Sur Aave, trois propositions sont en discussion : limiter la part d’un même dérivé de staking liquide à 15 % du collatéral total du protocole ; exiger que tous les tokens acceptés comme collatéral disposent d’une assurance bridge au-dessus d’un seuil minimal ; enfin, imposer un audit externe trimestriel pour tout collatéral cross-chain, avec retrait automatique si l’audit n’est pas publié à temps.
Le protocole Spark (MakerDAO) va plus loin : il n’acceptera plus comme collatéral principal un token de liquid restaking dont le bridge n’utilise pas au moins un multi-sig 5-sur-9. Cela exclurait la majorité des tokens de liquid restaking actuellement sur le marché.

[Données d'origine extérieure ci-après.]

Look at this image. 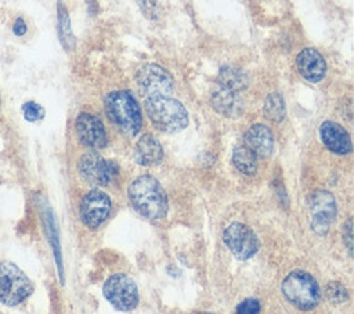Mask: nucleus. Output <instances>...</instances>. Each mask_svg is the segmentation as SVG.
Segmentation results:
<instances>
[{
	"instance_id": "nucleus-1",
	"label": "nucleus",
	"mask_w": 354,
	"mask_h": 314,
	"mask_svg": "<svg viewBox=\"0 0 354 314\" xmlns=\"http://www.w3.org/2000/svg\"><path fill=\"white\" fill-rule=\"evenodd\" d=\"M129 199L133 207L147 219L158 220L167 213V196L159 181L142 174L131 181L129 185Z\"/></svg>"
},
{
	"instance_id": "nucleus-2",
	"label": "nucleus",
	"mask_w": 354,
	"mask_h": 314,
	"mask_svg": "<svg viewBox=\"0 0 354 314\" xmlns=\"http://www.w3.org/2000/svg\"><path fill=\"white\" fill-rule=\"evenodd\" d=\"M145 112L155 127L166 133L181 131L188 124L185 107L170 95L158 94L145 97Z\"/></svg>"
},
{
	"instance_id": "nucleus-3",
	"label": "nucleus",
	"mask_w": 354,
	"mask_h": 314,
	"mask_svg": "<svg viewBox=\"0 0 354 314\" xmlns=\"http://www.w3.org/2000/svg\"><path fill=\"white\" fill-rule=\"evenodd\" d=\"M105 109L108 118L126 134L136 136L142 124V115L137 100L130 91L116 90L106 95Z\"/></svg>"
},
{
	"instance_id": "nucleus-4",
	"label": "nucleus",
	"mask_w": 354,
	"mask_h": 314,
	"mask_svg": "<svg viewBox=\"0 0 354 314\" xmlns=\"http://www.w3.org/2000/svg\"><path fill=\"white\" fill-rule=\"evenodd\" d=\"M286 300L300 310H311L321 300V289L311 274L304 270H293L282 282Z\"/></svg>"
},
{
	"instance_id": "nucleus-5",
	"label": "nucleus",
	"mask_w": 354,
	"mask_h": 314,
	"mask_svg": "<svg viewBox=\"0 0 354 314\" xmlns=\"http://www.w3.org/2000/svg\"><path fill=\"white\" fill-rule=\"evenodd\" d=\"M33 290L28 275L14 263H0V302L6 306H17Z\"/></svg>"
},
{
	"instance_id": "nucleus-6",
	"label": "nucleus",
	"mask_w": 354,
	"mask_h": 314,
	"mask_svg": "<svg viewBox=\"0 0 354 314\" xmlns=\"http://www.w3.org/2000/svg\"><path fill=\"white\" fill-rule=\"evenodd\" d=\"M104 296L118 310H133L138 303L136 282L126 274L111 275L104 285Z\"/></svg>"
},
{
	"instance_id": "nucleus-7",
	"label": "nucleus",
	"mask_w": 354,
	"mask_h": 314,
	"mask_svg": "<svg viewBox=\"0 0 354 314\" xmlns=\"http://www.w3.org/2000/svg\"><path fill=\"white\" fill-rule=\"evenodd\" d=\"M308 210L314 232L318 235L326 234L336 216V202L333 195L325 190L314 191L308 196Z\"/></svg>"
},
{
	"instance_id": "nucleus-8",
	"label": "nucleus",
	"mask_w": 354,
	"mask_h": 314,
	"mask_svg": "<svg viewBox=\"0 0 354 314\" xmlns=\"http://www.w3.org/2000/svg\"><path fill=\"white\" fill-rule=\"evenodd\" d=\"M82 178L91 185H106L118 173V167L113 162L105 160L100 154L88 151L82 155L77 163Z\"/></svg>"
},
{
	"instance_id": "nucleus-9",
	"label": "nucleus",
	"mask_w": 354,
	"mask_h": 314,
	"mask_svg": "<svg viewBox=\"0 0 354 314\" xmlns=\"http://www.w3.org/2000/svg\"><path fill=\"white\" fill-rule=\"evenodd\" d=\"M137 84L141 90V93L145 97L151 95H170L173 91V77L171 75L160 65L158 64H145L142 65L137 75Z\"/></svg>"
},
{
	"instance_id": "nucleus-10",
	"label": "nucleus",
	"mask_w": 354,
	"mask_h": 314,
	"mask_svg": "<svg viewBox=\"0 0 354 314\" xmlns=\"http://www.w3.org/2000/svg\"><path fill=\"white\" fill-rule=\"evenodd\" d=\"M223 239L231 253L239 260H248L259 249L256 234L242 223L230 224L224 230Z\"/></svg>"
},
{
	"instance_id": "nucleus-11",
	"label": "nucleus",
	"mask_w": 354,
	"mask_h": 314,
	"mask_svg": "<svg viewBox=\"0 0 354 314\" xmlns=\"http://www.w3.org/2000/svg\"><path fill=\"white\" fill-rule=\"evenodd\" d=\"M111 199L101 190L88 191L80 203V219L90 228L100 227L111 213Z\"/></svg>"
},
{
	"instance_id": "nucleus-12",
	"label": "nucleus",
	"mask_w": 354,
	"mask_h": 314,
	"mask_svg": "<svg viewBox=\"0 0 354 314\" xmlns=\"http://www.w3.org/2000/svg\"><path fill=\"white\" fill-rule=\"evenodd\" d=\"M76 134L80 142L88 148L100 149L106 145V133L102 122L87 112L79 113L75 122Z\"/></svg>"
},
{
	"instance_id": "nucleus-13",
	"label": "nucleus",
	"mask_w": 354,
	"mask_h": 314,
	"mask_svg": "<svg viewBox=\"0 0 354 314\" xmlns=\"http://www.w3.org/2000/svg\"><path fill=\"white\" fill-rule=\"evenodd\" d=\"M296 68L299 75L311 83L321 82L326 75V61L322 54L313 47H306L297 54Z\"/></svg>"
},
{
	"instance_id": "nucleus-14",
	"label": "nucleus",
	"mask_w": 354,
	"mask_h": 314,
	"mask_svg": "<svg viewBox=\"0 0 354 314\" xmlns=\"http://www.w3.org/2000/svg\"><path fill=\"white\" fill-rule=\"evenodd\" d=\"M319 138L329 151L337 155H346L351 152V138L346 129L336 122H322L319 126Z\"/></svg>"
},
{
	"instance_id": "nucleus-15",
	"label": "nucleus",
	"mask_w": 354,
	"mask_h": 314,
	"mask_svg": "<svg viewBox=\"0 0 354 314\" xmlns=\"http://www.w3.org/2000/svg\"><path fill=\"white\" fill-rule=\"evenodd\" d=\"M246 147H249L256 155L267 158L272 154L274 149V137L271 130L261 123L253 124L249 127L245 136Z\"/></svg>"
},
{
	"instance_id": "nucleus-16",
	"label": "nucleus",
	"mask_w": 354,
	"mask_h": 314,
	"mask_svg": "<svg viewBox=\"0 0 354 314\" xmlns=\"http://www.w3.org/2000/svg\"><path fill=\"white\" fill-rule=\"evenodd\" d=\"M134 158L141 166H153L162 160L163 148L152 134H144L136 144Z\"/></svg>"
},
{
	"instance_id": "nucleus-17",
	"label": "nucleus",
	"mask_w": 354,
	"mask_h": 314,
	"mask_svg": "<svg viewBox=\"0 0 354 314\" xmlns=\"http://www.w3.org/2000/svg\"><path fill=\"white\" fill-rule=\"evenodd\" d=\"M210 101L213 108L225 116H236L242 112V101L238 91L221 87L218 84L213 91Z\"/></svg>"
},
{
	"instance_id": "nucleus-18",
	"label": "nucleus",
	"mask_w": 354,
	"mask_h": 314,
	"mask_svg": "<svg viewBox=\"0 0 354 314\" xmlns=\"http://www.w3.org/2000/svg\"><path fill=\"white\" fill-rule=\"evenodd\" d=\"M257 155L246 145H239L232 152L234 166L243 174L253 176L257 170Z\"/></svg>"
},
{
	"instance_id": "nucleus-19",
	"label": "nucleus",
	"mask_w": 354,
	"mask_h": 314,
	"mask_svg": "<svg viewBox=\"0 0 354 314\" xmlns=\"http://www.w3.org/2000/svg\"><path fill=\"white\" fill-rule=\"evenodd\" d=\"M217 84L234 91H242L243 89L248 87V77L245 76V73L239 69L231 68V66H224L220 71L218 75V80Z\"/></svg>"
},
{
	"instance_id": "nucleus-20",
	"label": "nucleus",
	"mask_w": 354,
	"mask_h": 314,
	"mask_svg": "<svg viewBox=\"0 0 354 314\" xmlns=\"http://www.w3.org/2000/svg\"><path fill=\"white\" fill-rule=\"evenodd\" d=\"M264 116L271 122H281L285 119L286 107L283 97L279 93H271L267 95L263 107Z\"/></svg>"
},
{
	"instance_id": "nucleus-21",
	"label": "nucleus",
	"mask_w": 354,
	"mask_h": 314,
	"mask_svg": "<svg viewBox=\"0 0 354 314\" xmlns=\"http://www.w3.org/2000/svg\"><path fill=\"white\" fill-rule=\"evenodd\" d=\"M58 35L59 40L66 51L73 50L75 47V36L71 29V22H69V15L68 11L65 10L64 6H58Z\"/></svg>"
},
{
	"instance_id": "nucleus-22",
	"label": "nucleus",
	"mask_w": 354,
	"mask_h": 314,
	"mask_svg": "<svg viewBox=\"0 0 354 314\" xmlns=\"http://www.w3.org/2000/svg\"><path fill=\"white\" fill-rule=\"evenodd\" d=\"M22 113H24V118L28 120V122H37L40 119H43L44 116V109L41 105H39L37 102L35 101H28L24 104L22 107Z\"/></svg>"
},
{
	"instance_id": "nucleus-23",
	"label": "nucleus",
	"mask_w": 354,
	"mask_h": 314,
	"mask_svg": "<svg viewBox=\"0 0 354 314\" xmlns=\"http://www.w3.org/2000/svg\"><path fill=\"white\" fill-rule=\"evenodd\" d=\"M325 293H326L328 299L333 303H342V302L347 300V297H348V293H347L346 288L339 282H330L326 286Z\"/></svg>"
},
{
	"instance_id": "nucleus-24",
	"label": "nucleus",
	"mask_w": 354,
	"mask_h": 314,
	"mask_svg": "<svg viewBox=\"0 0 354 314\" xmlns=\"http://www.w3.org/2000/svg\"><path fill=\"white\" fill-rule=\"evenodd\" d=\"M235 314H260V303L259 300L249 297L241 302L235 310Z\"/></svg>"
},
{
	"instance_id": "nucleus-25",
	"label": "nucleus",
	"mask_w": 354,
	"mask_h": 314,
	"mask_svg": "<svg viewBox=\"0 0 354 314\" xmlns=\"http://www.w3.org/2000/svg\"><path fill=\"white\" fill-rule=\"evenodd\" d=\"M12 30H14V33H15L17 36L25 35V32H26V24H25V21H24L22 18H18V19L14 22Z\"/></svg>"
},
{
	"instance_id": "nucleus-26",
	"label": "nucleus",
	"mask_w": 354,
	"mask_h": 314,
	"mask_svg": "<svg viewBox=\"0 0 354 314\" xmlns=\"http://www.w3.org/2000/svg\"><path fill=\"white\" fill-rule=\"evenodd\" d=\"M343 237H344V239H346V245H347L348 250H351V238H353V234H351V220L347 221V224H346V227H344Z\"/></svg>"
},
{
	"instance_id": "nucleus-27",
	"label": "nucleus",
	"mask_w": 354,
	"mask_h": 314,
	"mask_svg": "<svg viewBox=\"0 0 354 314\" xmlns=\"http://www.w3.org/2000/svg\"><path fill=\"white\" fill-rule=\"evenodd\" d=\"M198 314H213V313H198Z\"/></svg>"
}]
</instances>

Compound a adopté via vote d’urgence, dans les 18 heures suivant l’exploit (un record), la suppression définitive du rsETH et l’instauration d’une période d’examen sécurité de 72h obligatoire pour tout nouveau collatéral (contre 48h auparavant).
Ces mesures sont structurantes, mais essentiellement réactives. L’histoire se répète : une faille systémique identifiée à l’avance, exploitée faute de correctif, puis des mesures ciblées sur ce vecteur – jusqu’au prochain incident sur une faille alors non traitée.
FAQ
Qu’est-ce qui a provoqué la chute de 14 milliards de dollars de la TVL DeFi en deux jours ?
Un exploit de 292 millions de dollars sur le bridge de Kelp DAO ayant fait perdre l’ancrage au rsETH, utilisé comme collatéral dans neuf protocoles majeurs de prêts. Cette perte de confiance a entraîné des retraits massifs, dont 6,6 milliards de dollars rien qu’en 36 heures sur Aave.
L’incident Kelp était-il évitable ?
Les éléments disponibles montrent qu’il aurait pu être évité : LayerZero avait signalé la faille du bridge mono-validateur 15 mois avant l’exploit. Malgré cette alerte, Kelp n’a pas mis en place de solution, alors même que la TVL du protocole a doublé.
La TVL DeFi peut-elle rebondir rapidement ?
Le retour de la confiance dépendra de la rapidité avec laquelle les protocoles mettront en place de nouveaux standards de collatéral et des conditions de marché. La TVL reste 50 % sous les pics d’octobre 2025, et la crise du collatéral renforce la défiance. À l’image de Terra, le retour à la normale pourrait prendre des mois.
Faut-il retirer ses fonds des protocoles de prêt DeFi ?
Le risque concerne surtout les protocoles qui détiennent encore des tokens de liquid restaking sans nouvelle norme de sécurité. Ceux ayant gelé ou retiré rsETH (Aave, Compound, Spark) ont traité la vulnérabilité immédiate. Avant de décider, vérifiez la nature des collatéraux contre lesquels vos actifs sont prêtés.
Conclusion
La DeFi vient de subir sa plus grande crise de collatéral depuis Terra/Luna. Le plus marquant n’est pas le montant volé, mais le fait que la faille était connue, documentée et restée sans réponse pendant 15 mois, alors que le protocole triplait de taille. Avec une TVL ramenée à 85 milliards de dollars, le déficit de confiance risque de durer plus que les correctifs techniques.
Les mesures comme les plafonds de collatéral, les audits de bridges et l’obligation du multi-sig vont dans le bon sens. Mais la vraie faille reste structurelle : la composabilité avancée de la DeFi accroît aussi ses risques systémiques. Tant que la sécurité ne s’adaptera pas à cette interconnexion, chaque token de staking liquide reste un rsETH potentiel.
Surveillez les votes de gouvernance d’Aave dans les prochaines semaines : si la limite de 15 % est adoptée, cela pourrait devenir la nouvelle norme sectorielle et une réelle protection structurelle contre ce type d’exploit.
Cet article a une vocation purement informative et ne constitue pas un conseil financier ou d’investissement. Le trading de crypto-monnaies comporte des risques. Renseignez-vous toujours avant toute décision d’investissement.